Jessica Hynes makes her directorial debut with The Fight, and it’s a drama well worth seeking out.

 

Certificate: 12A
Director: Jessica Hynes
Cast: Jessica Hynes, Russell Brand, Anita Dobson, Christopher Fairbank, Sennia Nanua, Rhona Mitra, Shaun Parkes
Release date: Out now
Reviewer: Amanda Keats

Jessica Hynes wrote, directed and stars in this family drama all about the cycle of abuse and bullying. Set in a small coastal English town, The Fight is the story of Tina (Hynes), a woman juggling the demands of work and family, when she learns that her daughter Emma (The Girl With All the Gifts’ Sennia Nanua) is being bullied at school. Her daughter’s bully also happens to be the daughter of someone from Tina’s own school days, bringing back some painful memories for her as she fights with her husband about the best way to help their daughter.

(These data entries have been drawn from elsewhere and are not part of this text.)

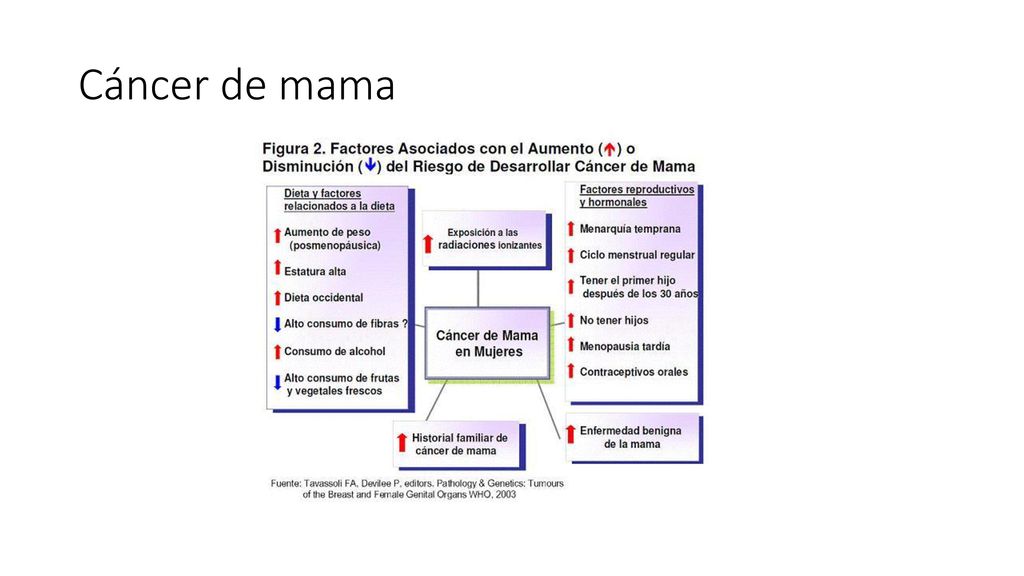 Cáncer de mama

Figura 2. Factores Asociados con el Aumento (↑) o Disminución (↓) del Riesgo de Desarrollar Cáncer de Mama

Dieta y factores relacionados a la dieta

↑ Aumento de peso (posmenopáusica)

↑ Estatura alta

↑ Dieta occidental

↓ Alto consumo de fibras ?

↑ Consumo de alcohol

↓ Alto consumo de frutas y vegetales frescos

↑ Exposición a las radiaciones ionizantes

Cáncer de Mama en Mujeres

↑ Historial familiar de cáncer de mama

Factores reproductivos y hormonales

↑ Menarquía temprana

↑ Ciclo menstrual regular

↑ Tener el primer hijo después de los 30 años

↑ No tener hijos

↑ Menopausia tardía

↑ Contraceptivos orales

↑ Enfermedad benigna de la mama

Fuente: Tavassoli FA, Devilee P, editors. Pathology & Genetics: Tumours of the Breast and Female Genital Organs WHO, 2003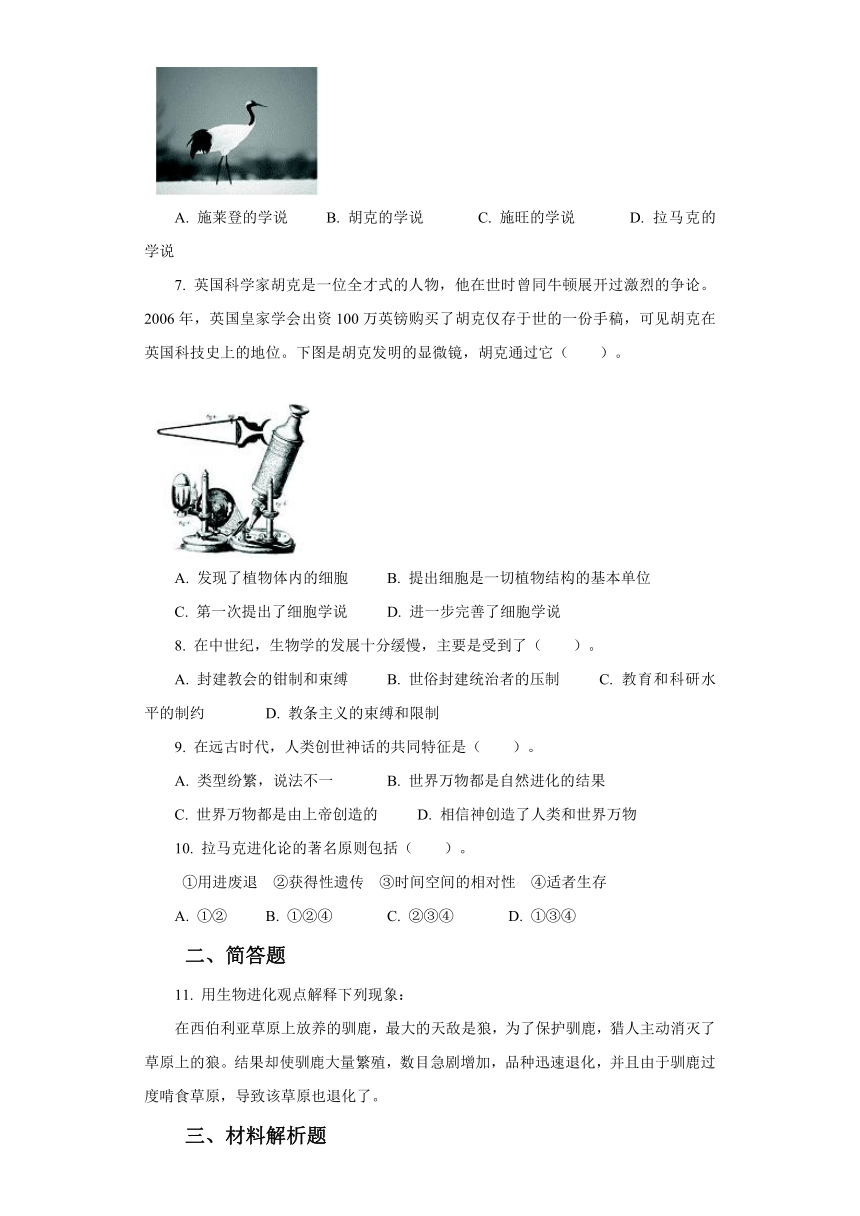 A. 施莱登的学说　　B. 胡克的学说　　C. 施旺的学说　　D. 拉马克的学说

7. 英国科学家胡克是一位全才式的人物，他在世时曾同牛顿展开过激烈的争论。2006 年，英国皇家学会出资 100 万英镑购买了胡克仅存于世的一份手稿，可见胡克在英国科技史上的地位。下图是胡克发明的显微镜，胡克通过它（　　）。

A. 发现了植物体内的细胞　　B. 提出细胞是一切植物结构的基本单位

C. 第一次提出了细胞学说　　D. 进一步完善了细胞学说

8. 在中世纪，生物学的发展十分缓慢，主要是受到了（　　）。

A. 封建教会的钳制和束缚　　B. 世俗封建统治者的压制　　C. 教育和科研水平的制约　　D. 教条主义的束缚和限制

9. 在远古时代，人类创世神话的共同特征是（　　）。

A. 类型纷繁，说法不一　　B. 世界万物都是自然进化的结果

C. 世界万物都是由上帝创造的　　D. 相信神创造了人类和世界万物

10. 拉马克进化论的著名原则包括（　　）。

①用进废退　②获得性遗传　③时间空间的相对性　④适者生存

A. ①②　　B. ①②④　　C. ②③④　　D. ①③④

二、简答题

11. 用生物进化观点解释下列现象：

在西伯利亚草原上放养的驯鹿，最大的天敌是狼，为了保护驯鹿，猎人主动消灭了草原上的狼。结果却使驯鹿大量繁殖，数目急剧增加，品种迅速退化，并且由于驯鹿过度啃食草原，导致该草原也退化了。

三、材料解析题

In an attempt to conquer the demons of her past, Tina picks up boxing gloves at a local gym. But this is not a British take on Rocky. The gloves are there partly to make her better able to defend herself, but also so that she can learn that perhaps fighting is not always the best way to deal with a bully. But life’s challenges won’t be that easy to overcome for Tina, what with her parents getting her involved in their fights, hardly having the time to see her own husband, and the general demands of three children and her job.

The Fight has a sort of Mike Leigh feel to it, with an honest and everyday tone that still carries great emotional weight. It’s all very real and believable, rooted as it is in the lives of these characters, their relationships with each other and their backstories. There’s nothing showy here. It’s just people, dealing with other people the only way they know how. You see many of them stuck in the behaviours of their past while wondering if perhaps there is a better way to break that cycle of rinse and repeat.

Nothing about The Fight feels neat and tidy, and it’s all the stronger for it. The assembled cast work well too with this very particular type of film. Everyone puts in a performance that is subtle and honest, and just as powerful for how very underplayed it all is. Christopher Fairbank, in particular, is remarkable as Tina’s dad Frank, bringing an extra layer of depth to an already complex and beautifully written role.

It’s superb work from Hynes, both in her powerful central performance and as a first-time director. I very much look forward to seeing what she does next.